Figure S2 illustrates the prediction outcomes for each data category using various modeling algorithms, presented as confusion matrices. The Health and SC1 groups achieved relatively high classification accuracy, indicating that these categories were well separated and easily distinguished by the models. However, more frequent misclassifications were observed between the Xoo and SC7 groups, with SC7 often being misclassified as Xoo. This overlap suggests that the spectral features of Xoo and SC7 are similar, leading to some ambiguity in distinguishing between these two classes. Additionally, SC7 showed a high rate of confusion with SC1–SC7, indicating some inherent similarity in the spectral characteristics of these groups. Overall, the performance across the models demonstrates that more complex algorithms, such as 1DCNN, are more capable of handling these ambiguities and distinguishing between challenging categories compared to simpler models like PLSDA, KNN, and RF. These results emphasize the importance of choosing the right modeling techniques and preprocessing steps to improve classification accuracy, especially when dealing with closely related classes.

2.6. Identification of Important Wavelengths (Without Mixed Bacteria)

The high rate of misclassification of SC1–SC7 samples as SC7 indicates significant spectral overlap among these categories, likely due to the dominance of SC7 characteristics in mixed bacterial samples. To investigate this phenomenon, five samples were randomly selected from the SC1–SC7 group. Infected regions were excised, prepared as specimen slides, and observed under a biological microscope (EX21, Sunny Optical Technology Co., Ltd., Ningbo, China) at 1000× magnification. Microscopic observations revealed that SC7 bacteria were significantly more abundant than SC1 bacteria in all the samples. This imbalance may be attributed to the rice variety’s greater resistance to SC1 or to experimental environmental conditions favoring SC7 proliferation. These factors likely contributed to the higher misclassification rate observed between SC7 and SC1–SC7 in the classification model. To address this issue and minimize interference from the mixed bacterial group, the SC1–SC7 group was removed, and the classification models were retrained using the remaining four datasets while maintaining the same preprocessing and feature extraction methods. The parameters of all modeling algorithms were optimized based on the five-class classification model configuration. For the 1DCNN model, the overall network structure remained unchanged, with modifications made only to the output layer to adapt to the transition from five to four categories.
Table 3 presents the classification performance of four models, namely PLSDA, KNN, RF, and 1DCNN, across the four categories: Health, Xoo, SC1, and SC7. After removing the SC1–SC7 group, all models showed improved performance. The 1DCNN model achieved F1 scores of 1.0000 for both the Health and SC1 groups, indicating perfect classification. This suggests that the spectral features of these two categories are sufficiently distinct to enable precise identification.
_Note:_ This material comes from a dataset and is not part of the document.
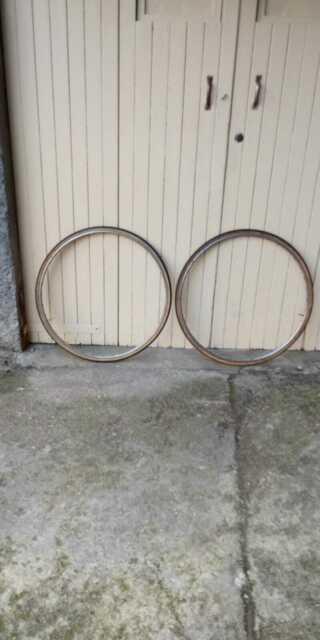2 cerchi senza raggi con tubolari per bici da corsa anni 70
While the classification of Xoo and SC7 remained challenging due to overlapping spectral features, the 1DCNN model consistently outperformed the other methods, attaining F1 scores of 0.9398 and 0.9412, respectively. These findings underscore the superior capability of deep learning approaches in distinguishing complex and closely related spectral data compared to traditional machine learning models, such as PLSDA, KNN, and RF.
Figure S3 presents the confusion matrix for the four-class classification model. After excluding the groups SC1–SC7, classification errors were primarily observed between Xoo and SC7, highlighting their high spectral similarity. Notably, all misclassifications in the 1DCNN model occurred within these two categories, underscoring the difficulty of distinguishing between Xoo and SC7. Overall, the 1DCNN model demonstrated the best overall performance in terms of class separation, achieving an accuracy of 97.06%, despite the challenges in distinguishing between Xoo and SC7. The PLSDA, KNN, and RF models exhibited lower classification accuracy compared to 1DCNN, with more frequent misclassifications and generally lower overall performance. These results highlight the superiority of 1DCNN in handling complex classification tasks involving high spectral similarity between classes.

3. Discussion

The present study demonstrates that HSI effectively distinguishes rice bacterial blight caused by different bacterial pathogens. Notably, the 1DCNN model outperformed traditional machine learning algorithms, including PLSDA, KNN, and RF, due to its advanced architecture, which allows for better feature extraction and higher generalization ability. This superior performance can be attributed to the model’s ability to capture more complex patterns in hyperspectral data compared to traditional methods. The results highlight that the advanced feature extraction capabilities of deep learning models enable them to outperform simpler models in terms of sensitivity and specificity. As shown in Figure 2, significant differences in reflectance between healthy and infected leaves were observed in specific spectral bands (notably 440–630 nm and 790–980 nm), although the overall spectral trends across all samples remain similar. This indicates that bacterial infection alters only a limited fraction of leaf components, leaving the intrinsic spectral properties largely intact. Despite the visual similarity of disease symptoms (Figure 6), SC1 exhibited distinct spectral characteristics compared to the other three infected groups, allowing for precise classification using machine learning models. Furthermore, when rice leaves were co-inoculated with SC1 and SC7, the spectral features were predominantly influenced by SC7, emphasizing the need to focus on differentiating between Xoo and SC7. Given the spectral and visual similarities between these two groups, as well as their comparable virulence levels [12], developing high-performance classification models remains critical for accurate discrimination.
This study prioritized achieving a balance between model efficiency and cost-effectiveness. In the five-class classification model (including SC1–SC7), the UVE-1DCNN combination achieved the best performance, with an accuracy of 86.11% and an F1 score of 0.8625. As shown in Figure S2, the primary source of misclassification occurred between SC1–SC7 and SC7. This misclassification can likely be attributed to the rice variety’s higher resistance to SC1 or to experimental conditions that favor the proliferation of SC7, resulting in SC7’s dominance within the SC1–SC7 samples. After removing SC1–SC7, the UVE-1DCNN model achieved an accuracy of 97.06% and an F1 score of 0.9703 on the four-class dataset. As illustrated in Figure S3, the remaining classification errors were mainly between SC7 and Xoo, which is a result consistent with previous studies [3,4,5,6,7,8,9,10,11,12]. These results highlight the need for better spectral feature separation, especially for closely related categories, and suggest that UVE-1DCNN is an effective choice for complex classification tasks, with its superior performance primarily driven by the model architecture’s ability to process hyperspectral data in a way that captures both spectral variance and intricate patterns. Although future optimizations in feature selection and model tuning may further improve performance, the 1DCNN model’s design offers significant advantages in terms of hyperspectral data processing and generalization ability, making it a promising approach for complex agricultural disease classification.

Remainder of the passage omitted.